Anyway, factual propositions, according to the britannica, do not share that particular property, in contrast to logical propositions all of which do. As quoted, ''the semantic and syntactic features of factual propositions make it impossible to reduce them to logical truths''. Yet, propositions are defined as statements with a truth value, separate from all the other statements like 'come here!', 'how are you?', 'am fine', 'space ducks', 'quack' etc.

On a side note, 'factual propositions' seem to be a poor choice of words, since they seem to be quite the opposite, but hey I could be wrong.

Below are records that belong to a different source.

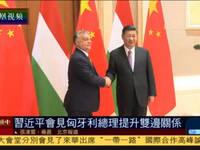 习近平会见匈牙利总理 两国建立全面战略伙伴关系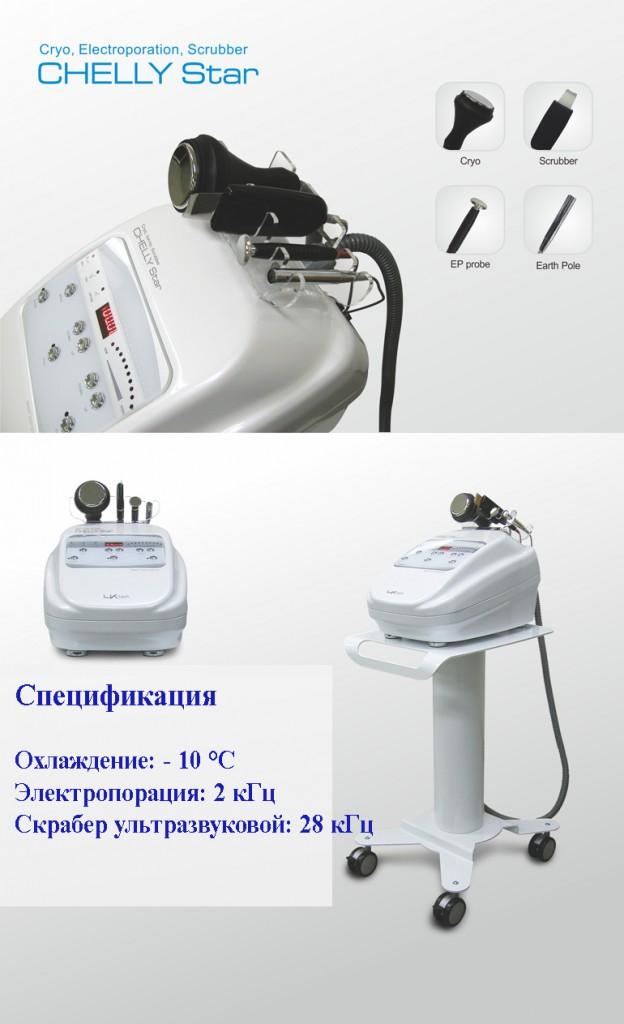 CHELLY Star — аппарат для криоэлектропорации,  ионофореза, ультразвукового пилинга — (Очищение,  Мезотерапия без игл, криоэлектрофорез)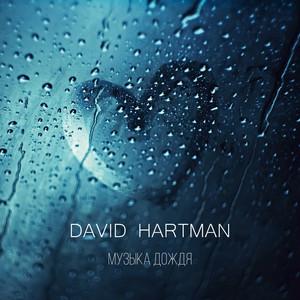 David Hartman profile picture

• Hey Virmaior, I've added the source material :) May 30 '16 at 12:25
• Okay, upvote from me. I'm not primarily an epistemologist and am unfamiliar with this particular term. May 30 '16 at 12:26
• You can see Propositions: they are "the primary bearers of truth and falsity." This means that we can meaningfully ask about the truth-value of a proposition (in contrast with e..g.: imperatives). May 30 '16 at 13:04
• What is a "factual proposition" ? We can say that a fact is a true proposition or that a proposition is true when corresponds" to a *fact. May 30 '16 at 13:06
• I think that the quote is linked to Leibniz's distinction between Truths of Reason and Truths of Fact. The first one are necessary truths, i.e. - according to a modern point of view - logical truths. A truth of fact, instead, is a truth that is so by way of some "contingent" fact. May 30 '16 at 13:12

The entry cited does not claim that a factual proposition cannot be formulated using logical terms. Rather, it makes a distinction between logical propositions which express logical truths, and factual propositions which express empirical truths (or falsehoods). Alternatively you might say that the latter express facts.

A logical truth is not just a truth that can be formulated in logic. A logical truth is something that is true in virtue of its logical form. An example given in the entry is:

All husbands are married

Which, understood as saying "If something is married and it is male, then it is married", can be formulated as:

If (p and q) then p

Which is clearly true for whatever 'p' and 'q'. It is therefore a logical truth.

On the other hand, the following would be a factual proposition:

All husbands are happy

This may be true or false, but in any case its truth does not depend solely on its logical form.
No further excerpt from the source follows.